Facebook has power to choose which videos can or can not watch

Facebook has power to choose which videos can or can not watch


All Facebook’s efforts to make people increasingly use the social network for the dissemination of videos is paying off, and now we can already say that it is there that the world’s most important and controversial videos are posted.

On the one hand this rewards the hard work of employees of Facebook, the other also gives power too much for the social network, which means you can choose which controversial videos we can see. And that’s what happened when a video of a black American being killed by a police officer was stationed – and temporarily removed – from there.

The 10 minute video filmed by Facebook Live platform showed Philando Castile covered in blood after being shot by a police officer. Recorded by Diamond Reynolds, the girlfriend of Castile, the video accompanying the woman telling what happened: the police asked for documents to Castile, and, as he searched for the ID card, the police shot him four times. The live broadcast began after the shooting. “My God, please do not tell me he’s dead,” said Reynolds.

A few hours after the broadcast when the video had more than 1 million views, it was removed from the air. To The Telegraph , Facebook said that a “technical failure” caused your lock and after that he returned to the air – now with an inappropriate content warning.

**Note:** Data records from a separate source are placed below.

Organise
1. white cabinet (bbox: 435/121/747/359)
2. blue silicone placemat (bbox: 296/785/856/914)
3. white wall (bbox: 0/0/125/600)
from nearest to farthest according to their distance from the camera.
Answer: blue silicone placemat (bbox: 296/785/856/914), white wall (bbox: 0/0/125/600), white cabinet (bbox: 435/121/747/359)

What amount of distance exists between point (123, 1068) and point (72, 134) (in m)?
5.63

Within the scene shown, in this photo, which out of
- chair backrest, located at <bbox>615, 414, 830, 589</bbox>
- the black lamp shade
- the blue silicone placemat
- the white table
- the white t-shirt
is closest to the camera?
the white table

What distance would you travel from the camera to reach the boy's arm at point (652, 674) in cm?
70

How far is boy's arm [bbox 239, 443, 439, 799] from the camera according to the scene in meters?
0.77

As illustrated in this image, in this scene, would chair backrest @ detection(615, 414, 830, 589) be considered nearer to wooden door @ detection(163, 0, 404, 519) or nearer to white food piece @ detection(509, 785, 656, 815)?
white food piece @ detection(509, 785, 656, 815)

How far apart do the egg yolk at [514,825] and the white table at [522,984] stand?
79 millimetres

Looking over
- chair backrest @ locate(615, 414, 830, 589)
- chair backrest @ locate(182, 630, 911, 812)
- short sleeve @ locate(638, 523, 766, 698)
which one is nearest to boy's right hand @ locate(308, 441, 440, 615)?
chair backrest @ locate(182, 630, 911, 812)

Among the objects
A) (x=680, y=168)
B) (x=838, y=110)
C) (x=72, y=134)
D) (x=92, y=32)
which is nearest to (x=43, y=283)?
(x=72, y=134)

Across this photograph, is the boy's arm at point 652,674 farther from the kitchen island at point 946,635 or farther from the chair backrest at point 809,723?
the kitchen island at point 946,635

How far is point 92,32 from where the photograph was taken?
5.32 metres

This episode is another example of the immense power that Facebook currently has in deciding what can or can not see, and how the live video tool is further increasing his influence in our lives. The Motherboard recalls that in April 6 pro Bernie Sanders groups, then pre-presidential candidate US by the Democratic Party, were blocked . Facebook is also accused of hiding posts from conservative sites by former employees of the social network.

Also, a video showing the killing of videographer Antonio Perkins was in the air by a decision of Facebook itself , on the other hand chose to remove a video from the Islamic State sympathizers Larossi Abbala, which was filmed after murdering two people in France.

Can we trust the decisions of Facebook itself about what should and should not see in the social network? Hard to say, but unfortunately that is what happens now. As Facebook becomes more and more popular – and will fulfill its goal of becoming the Internet itself – we increasingly hostage to their terms of use and privacy, and his trial – to be done by humans or by algorithms – ends up being the definitive about what appears, or not, to your users.